# [INFORMATION SUPPLIED]
---*---

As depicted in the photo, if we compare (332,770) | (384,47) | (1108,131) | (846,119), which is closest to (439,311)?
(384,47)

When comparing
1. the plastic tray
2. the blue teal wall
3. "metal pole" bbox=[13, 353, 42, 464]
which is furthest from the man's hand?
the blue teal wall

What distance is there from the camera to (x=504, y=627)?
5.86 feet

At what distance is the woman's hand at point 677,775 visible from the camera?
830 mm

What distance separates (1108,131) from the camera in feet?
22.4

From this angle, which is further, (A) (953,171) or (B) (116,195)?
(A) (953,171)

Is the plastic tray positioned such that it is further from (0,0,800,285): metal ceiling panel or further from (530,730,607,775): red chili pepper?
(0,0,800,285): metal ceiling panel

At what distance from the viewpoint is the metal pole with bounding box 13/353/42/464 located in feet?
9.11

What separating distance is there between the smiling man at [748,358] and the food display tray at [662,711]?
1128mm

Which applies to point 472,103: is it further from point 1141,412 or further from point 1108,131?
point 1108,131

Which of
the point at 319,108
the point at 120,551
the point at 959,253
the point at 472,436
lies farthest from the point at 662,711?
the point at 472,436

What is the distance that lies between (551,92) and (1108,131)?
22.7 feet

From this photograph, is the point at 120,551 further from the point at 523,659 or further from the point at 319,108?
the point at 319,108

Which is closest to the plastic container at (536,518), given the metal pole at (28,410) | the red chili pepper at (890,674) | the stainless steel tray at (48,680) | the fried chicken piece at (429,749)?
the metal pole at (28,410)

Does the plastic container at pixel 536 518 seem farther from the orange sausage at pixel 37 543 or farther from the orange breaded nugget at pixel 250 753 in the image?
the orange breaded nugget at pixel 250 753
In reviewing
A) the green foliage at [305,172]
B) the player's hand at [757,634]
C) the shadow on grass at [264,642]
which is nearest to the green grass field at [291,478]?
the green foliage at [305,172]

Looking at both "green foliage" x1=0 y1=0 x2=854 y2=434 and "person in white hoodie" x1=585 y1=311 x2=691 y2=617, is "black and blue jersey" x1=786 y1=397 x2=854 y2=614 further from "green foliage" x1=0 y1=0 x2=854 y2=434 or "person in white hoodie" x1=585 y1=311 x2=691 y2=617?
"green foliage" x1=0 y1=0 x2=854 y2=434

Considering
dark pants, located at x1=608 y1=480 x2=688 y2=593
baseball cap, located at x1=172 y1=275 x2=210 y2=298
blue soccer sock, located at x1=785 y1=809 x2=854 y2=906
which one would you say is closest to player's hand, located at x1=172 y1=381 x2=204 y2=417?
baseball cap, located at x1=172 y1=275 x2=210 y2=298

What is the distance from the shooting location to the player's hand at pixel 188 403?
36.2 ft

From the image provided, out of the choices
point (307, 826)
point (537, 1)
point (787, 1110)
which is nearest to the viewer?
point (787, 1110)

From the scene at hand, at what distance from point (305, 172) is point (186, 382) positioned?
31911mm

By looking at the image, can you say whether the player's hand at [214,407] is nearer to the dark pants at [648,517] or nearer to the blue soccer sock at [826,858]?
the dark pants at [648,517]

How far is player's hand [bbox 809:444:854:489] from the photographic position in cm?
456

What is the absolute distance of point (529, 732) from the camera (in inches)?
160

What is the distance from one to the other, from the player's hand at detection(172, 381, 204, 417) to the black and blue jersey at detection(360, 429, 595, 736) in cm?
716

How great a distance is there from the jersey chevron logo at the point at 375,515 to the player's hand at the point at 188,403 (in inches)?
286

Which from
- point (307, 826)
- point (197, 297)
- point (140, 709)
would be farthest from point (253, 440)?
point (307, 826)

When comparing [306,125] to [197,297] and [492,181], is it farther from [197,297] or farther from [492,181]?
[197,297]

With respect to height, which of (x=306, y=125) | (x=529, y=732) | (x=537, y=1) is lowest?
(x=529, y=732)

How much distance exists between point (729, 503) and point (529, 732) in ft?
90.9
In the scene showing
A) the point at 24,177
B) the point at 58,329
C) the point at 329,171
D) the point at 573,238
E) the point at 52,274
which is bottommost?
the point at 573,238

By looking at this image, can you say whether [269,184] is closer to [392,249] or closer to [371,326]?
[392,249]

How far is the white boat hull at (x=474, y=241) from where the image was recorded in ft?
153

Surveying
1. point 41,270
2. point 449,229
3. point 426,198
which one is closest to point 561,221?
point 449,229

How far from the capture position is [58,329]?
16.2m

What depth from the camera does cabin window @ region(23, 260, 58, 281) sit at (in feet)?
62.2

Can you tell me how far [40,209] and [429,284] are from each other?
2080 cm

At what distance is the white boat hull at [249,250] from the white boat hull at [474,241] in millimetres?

---*---

# [SHORT PROBLEM]
Reproduce the material word for word, from the line containing "In the scene showing" through the end of the material.

# [CORRECT RESULT]
In the scene showing
A) the point at 24,177
B) the point at 58,329
C) the point at 329,171
D) the point at 573,238
E) the point at 52,274
which is bottommost?
the point at 573,238

By looking at this image, can you say whether [269,184] is closer to [392,249] or closer to [371,326]?
[392,249]

How far is the white boat hull at (x=474, y=241) from where the image was recorded in ft?
153

Surveying
1. point 41,270
2. point 449,229
3. point 426,198
which one is closest to point 561,221?
point 449,229

How far from the capture position is [58,329]?
16.2m

What depth from the camera does cabin window @ region(23, 260, 58, 281) sit at (in feet)?
62.2

Can you tell me how far [40,209] and [429,284] are from each other?
2080 cm

At what distance is the white boat hull at [249,250] from the white boat hull at [474,241] in millimetres?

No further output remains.